Suddenly, the name came back to him, the orchestrator of the entire plan. “Zook.”
Amy tilted her head curiously. “Zook?”
“The blokes who tried to strangle me mentioned it. And then I heard the men who busted open the van say it too. Maybe he’s a person or whatever—but it could be important, right?”
“Definitely worth a look.” Amy typed it into her iPad. “Tea?”
She made more tea and sat down on the edge of his bed, the soft whir of the computer the only sound. It felt close, intimate, being in her bedroom with only a few inches to separate them. It felt important that he was here and nowhere else.
She looked pale and had that pensive, hungry look that meant she’d skipped a few meals. But her eyes were alert, that open, honest green he could wonder at forever, and her citrus scent was just as he remembered.

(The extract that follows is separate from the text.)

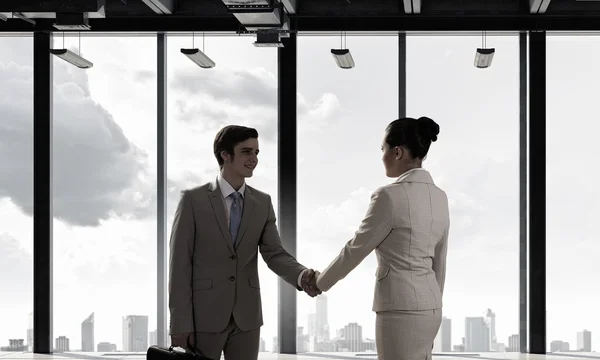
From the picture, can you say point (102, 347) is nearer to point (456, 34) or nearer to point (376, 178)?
point (376, 178)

Maybe it was true that prison changed a man’s appetites because Amy had never looked more beautiful to him, the steam from her mug curling around her cheek, her earlobe.
“Do you have a fever?” Amy reached across and felt his forehead. Her hand was cool and dry, and he made a noncommittal noise.
“You need paracetamol. And more antibiotics.”
She stood up and went to look for more pills, and the moment was over. Maybe fever was enough to make a man fancy his best friend?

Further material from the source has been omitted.